THAT COMPANY that wants to turn waste wood into a coal-like substance here is changing partners and locations.

THAT COMPANY that wants to turn waste wood into a coal-like substance here is changing partners and locations.

Global Bio-Coal Energy official Bill McIntyre said last week it won’t be going ahead with a partnership with Coast Tsimshian Resources, which is owned by the Lax Kw’alaams First Nation.

The deal, celebrated the third week of September 2010 by Global Bio-Coal, Coast Tsimshian, city and provincial officials, would have seen a $30 million mill be built on one portion of the Coast Tsimshian-owned Poirier log yard located on the far western end of Keith Ave.

“We are continuing to look at Terrace,” said McInytre. “We have had discussion with another First Nations community who have land.”

McIntyre said he was not at liberty to yet disclose the name of the First Nation, the planned new location for the plant or any other details.

McIntyre said there was no single argument or disagreement between Global and Coast Tsimshian that ended the partnership.

“I’m not exactly sure what happened,” said McIntyre. “Sometimes you go down a road with someone and it doesn’t work out.”

He did add that Global would gladly strike a deal to buy fibre from Coast Tsimshian for use in its eventual plant here.

Although McInytre said Global Bio-Coal is working on another deal with another First Nation, it has been looking elsewhere. “I would like to say we are getting close to getting another deal up there.
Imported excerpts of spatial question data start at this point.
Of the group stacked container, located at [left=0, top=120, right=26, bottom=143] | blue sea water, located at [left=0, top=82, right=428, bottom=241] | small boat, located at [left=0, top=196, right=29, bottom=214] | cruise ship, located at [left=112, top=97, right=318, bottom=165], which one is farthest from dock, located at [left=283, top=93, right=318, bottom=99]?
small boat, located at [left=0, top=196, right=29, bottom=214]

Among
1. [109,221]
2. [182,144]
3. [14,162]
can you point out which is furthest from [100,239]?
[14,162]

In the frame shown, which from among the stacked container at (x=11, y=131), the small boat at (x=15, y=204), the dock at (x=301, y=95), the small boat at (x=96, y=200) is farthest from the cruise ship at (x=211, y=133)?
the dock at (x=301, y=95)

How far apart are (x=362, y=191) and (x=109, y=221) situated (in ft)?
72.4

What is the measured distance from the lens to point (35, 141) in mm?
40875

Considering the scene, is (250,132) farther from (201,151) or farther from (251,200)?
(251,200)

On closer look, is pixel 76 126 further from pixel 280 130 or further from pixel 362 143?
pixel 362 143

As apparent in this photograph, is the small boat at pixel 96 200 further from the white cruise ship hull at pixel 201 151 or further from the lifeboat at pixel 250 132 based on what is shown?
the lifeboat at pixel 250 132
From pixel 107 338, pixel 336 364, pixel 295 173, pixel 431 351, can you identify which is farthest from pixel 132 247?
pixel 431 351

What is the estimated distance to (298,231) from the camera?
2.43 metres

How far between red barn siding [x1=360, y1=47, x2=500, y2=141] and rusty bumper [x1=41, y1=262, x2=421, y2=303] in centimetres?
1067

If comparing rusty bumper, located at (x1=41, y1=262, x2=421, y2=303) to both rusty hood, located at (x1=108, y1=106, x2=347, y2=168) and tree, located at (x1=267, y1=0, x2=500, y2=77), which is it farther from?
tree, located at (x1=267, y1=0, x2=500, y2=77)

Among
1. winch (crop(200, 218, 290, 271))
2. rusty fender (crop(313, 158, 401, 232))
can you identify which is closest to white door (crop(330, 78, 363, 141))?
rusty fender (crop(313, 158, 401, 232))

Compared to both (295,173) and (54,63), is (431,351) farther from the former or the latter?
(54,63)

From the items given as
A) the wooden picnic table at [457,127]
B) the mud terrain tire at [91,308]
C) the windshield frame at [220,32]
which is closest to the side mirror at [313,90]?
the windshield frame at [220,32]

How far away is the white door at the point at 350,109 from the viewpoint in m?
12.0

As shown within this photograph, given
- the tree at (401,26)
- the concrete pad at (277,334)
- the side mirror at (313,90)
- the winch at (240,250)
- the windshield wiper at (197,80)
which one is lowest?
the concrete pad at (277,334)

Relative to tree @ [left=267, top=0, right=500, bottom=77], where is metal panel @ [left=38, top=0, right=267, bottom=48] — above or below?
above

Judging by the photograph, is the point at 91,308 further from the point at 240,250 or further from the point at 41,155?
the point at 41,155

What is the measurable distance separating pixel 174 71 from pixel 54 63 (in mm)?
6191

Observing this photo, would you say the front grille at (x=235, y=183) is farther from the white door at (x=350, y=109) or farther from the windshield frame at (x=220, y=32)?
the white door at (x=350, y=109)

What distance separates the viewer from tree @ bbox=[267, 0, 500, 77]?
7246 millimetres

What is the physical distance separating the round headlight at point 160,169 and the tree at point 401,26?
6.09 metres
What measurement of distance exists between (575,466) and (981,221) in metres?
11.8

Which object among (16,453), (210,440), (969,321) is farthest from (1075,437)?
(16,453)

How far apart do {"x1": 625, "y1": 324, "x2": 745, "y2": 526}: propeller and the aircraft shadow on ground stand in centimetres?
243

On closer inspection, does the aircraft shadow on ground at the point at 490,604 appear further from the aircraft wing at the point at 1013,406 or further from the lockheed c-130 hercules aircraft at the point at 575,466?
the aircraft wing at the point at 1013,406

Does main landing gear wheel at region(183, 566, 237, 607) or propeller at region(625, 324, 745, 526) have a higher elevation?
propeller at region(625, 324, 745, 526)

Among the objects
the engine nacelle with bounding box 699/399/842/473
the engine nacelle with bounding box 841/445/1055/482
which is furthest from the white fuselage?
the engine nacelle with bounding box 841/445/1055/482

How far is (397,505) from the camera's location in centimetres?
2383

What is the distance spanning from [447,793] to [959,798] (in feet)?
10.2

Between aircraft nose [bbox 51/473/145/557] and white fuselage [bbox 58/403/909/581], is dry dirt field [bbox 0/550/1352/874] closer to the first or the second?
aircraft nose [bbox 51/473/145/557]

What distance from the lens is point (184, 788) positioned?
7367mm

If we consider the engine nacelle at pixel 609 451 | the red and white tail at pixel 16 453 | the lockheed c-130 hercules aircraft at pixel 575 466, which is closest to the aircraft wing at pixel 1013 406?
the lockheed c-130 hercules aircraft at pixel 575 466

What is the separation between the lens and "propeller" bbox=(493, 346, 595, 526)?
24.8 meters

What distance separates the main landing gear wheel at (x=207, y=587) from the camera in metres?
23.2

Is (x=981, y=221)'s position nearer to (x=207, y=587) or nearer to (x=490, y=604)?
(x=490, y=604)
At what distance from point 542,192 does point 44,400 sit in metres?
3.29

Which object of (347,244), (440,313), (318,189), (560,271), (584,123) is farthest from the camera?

But is it going to happen soon? No. Is Terrace first on the list now? Unfortunately, no.”

Instead, Global Bio-Coal has found another partner with another piece of land and access to fibre in the Central Interior.

McIntyre declined to provide many other details but did say an announcement could be made by the end of December.

And he said the Central Interior plant would have two phases, installation of a machine to produce 180,000 tonnes of bio coal followed shortly by a second machine of the same size.

“And I can tell you the second plant would follow closely on the heels of the first,” McIntyre added. He said each of the two planned machines for the Central Interior plant would use 300,000 of raw material a year to produce 180,000 tonnes of product. Bio-coal resembles real coal when it comes to colour and is produced by a combination of pressure and heat which takes water out of the raw material and creates a denser product which can generate heat when burned.

It is being used to replace real coal in European power plants, producing fewer emissions. The change in partners and in locations is one of several changes Global has made since it announced plans more than a year ago to build a plant in Terrace.

Initially, the company said it was going to use a microwave technology from an English company.

It now says it will use a machine built in New Jersey, saying that technology is better for what it has in mind.

McIntyre said the company was also working on lining up the financing needed for the project.

Wayne Drury from Coast Tsimshian Resources said it began to get worried about the kind of technology that would be used.

“To us, it became apparent the torrefaction process for a commercial operation was still somewhere down the road,” he said. “We just couldn’t wait for the technology to catch up to where we want to be,” Drury added.